Sono davvero felice e onorata di far parte di questa casa discografica. Mai prima d’ora mi sono sentita così rispettata e supportata, sia a livello organizzativo che artistico. Paolo e Luca si dedicano entrambi alla musica, alla poesia e al significato che essa assume rendendola pubblica. Sono anche molto felice della compagnia di cui il progetto può godere unendosi al loro roster di altri artisti stimolanti.

Prossimamente (venerdì 16 settembre) sarai di scena a Firenze, dove immagino che presenterai il tuo ultimo disco. Con quale formazione ti presenterai?
Come promesso, la formazione rimane sempre la stessa per suonare con Lilac for People, per cui saremo in otto con l’aggiunta del nostro nuovo fonico Olmo Giani.

Potrei sbagliarmi, ma nella tua musica – e nelle tue liriche – si ascoltano molti riferimenti letterari e di ricerca in tal senso. Quali sono i tuoi scrittori-scrittrici preferiti?
È giusto, sono grande amante di prosa e poesia e molto spesso trovo nelle letture che faccio risposte o domande che mi pongo e sento vicine. Provo grande ammirazione per poeti e scrittori/scrittrici come Sibilla Aleramo, Khalil Gibran e Hermann Hesse, ma anche per altre voci più contemporanee come Meg Wolitzer e Bernardine Evaristo.

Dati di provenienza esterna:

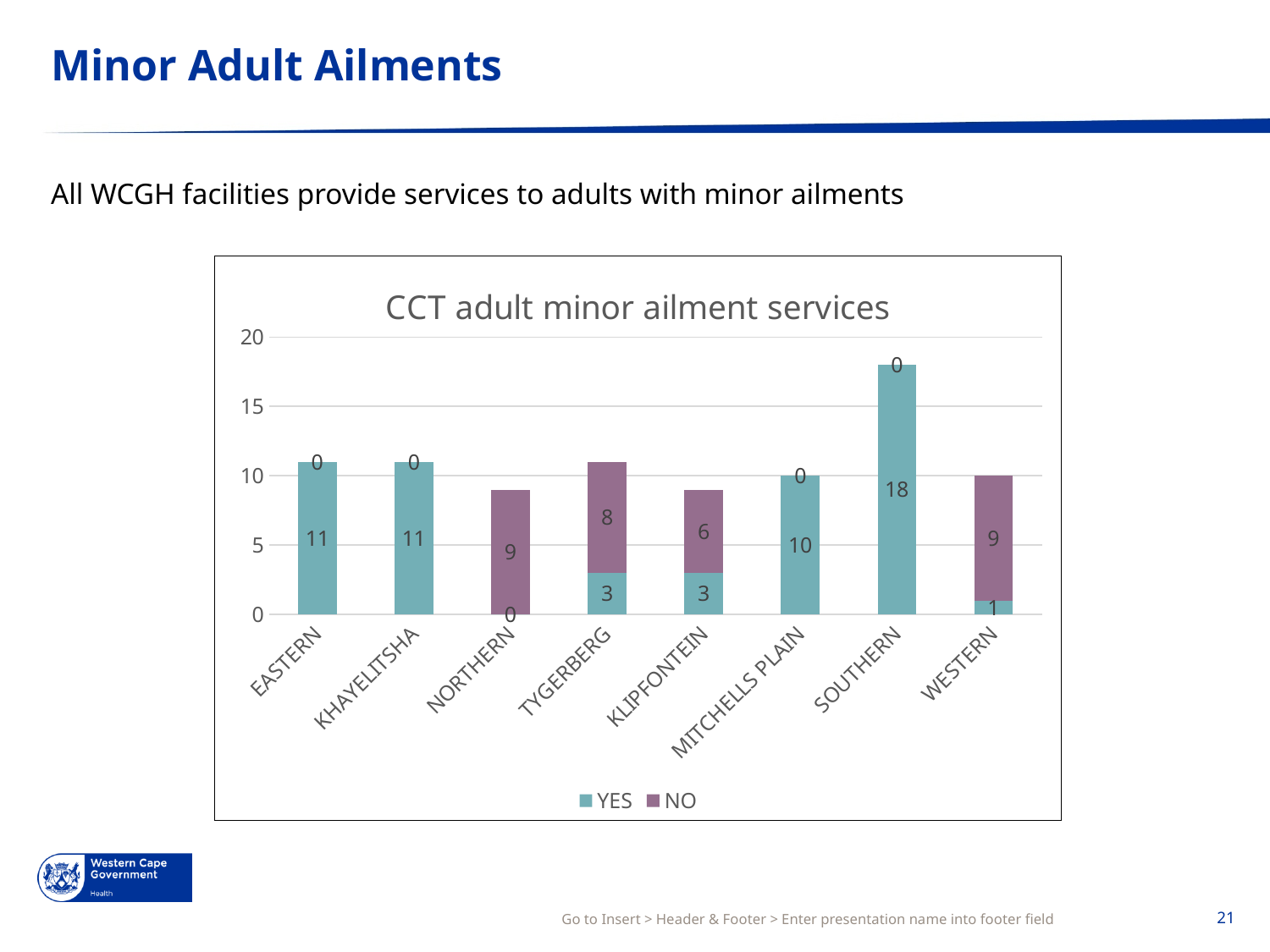
What is the YES value for SOUTHERN? 18 What is the YES value for WESTERN? 1 What is the NO value for TYGERBERG? 8 What is the title of the chart? CCT adult minor ailment services Which category has the lowest YES value? NORTHERN What is the difference between the YES value for SOUTHERN and the YES value for MITCHELLS PLAIN? 8 What is the total of the stacked bar for WESTERN? 10 What type of chart is shown on the slide? Stacked bar chart How many series does the legend list? 2 Which category has the highest YES value? SOUTHERN Which is larger, the NO value for TYGERBERG or the NO value for KLIPFONTEIN? TYGERBERG How many categories are shown on the x axis? 8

Come agisci in fase compositiva-autoriale?
Non ho uno schema che seguo ripetutamente, piuttosto dipende molto dalla situazione per cui devo scrivere. Inizio sempre a scrivere tra il pianoforte e la carta spillata. Ho un piccolo quaderno in cui ogni giorno aggiungo piccole idee, frammenti di frasi, movimenti armonici, possibili combinazioni di orchestrazioni, mini-pensieri scritti che dopo qualche settimana sembrano miracolosamente trovare una connessione tra loro. Se ho un lavoro da consegnare, allora molto spesso mi spingo a trovare un nesso o a estendere ciò che ho già come idea, concentrandomi tanto sulla coerenza quanto sulla valorizzazione del materiale che in partenza mi sono messa a disposizione. Se invece devo scrivere per Lilac for People, allora l’impulso è molto spesso più poetico. Voglio dire, molto spesso le canzoni per questo gruppo iniziano con una poesia, un’idea per la struttura di una canzone, una linea di chitarra o anche solo una sensazione.

Cosa è scritto nell’agenda di Francesca Gaza?
Dopo il nostro concerto al Firenze Jazz Festival tornerò su a Basilea per due concerti con un coro classico in cui presenteremo un pezzo di A. Schnittke e V. Tormis, compositori che adoro. Dopodiché lavorerò a una nuova composizione per il coro di voci bianche di Soletta per la celebrazione del natale e contemporaneamente farò prove e concerti col mio Ensemble jazz-barocco. Lilac ovviamente rimane sempre nei piani futuri, e stiamo pianificando un tour per l’anno prossimo. Nell’agenda c’è anche scritto: tornare in Italia più spesso e andare a fare passeggiate nelle colline toscane.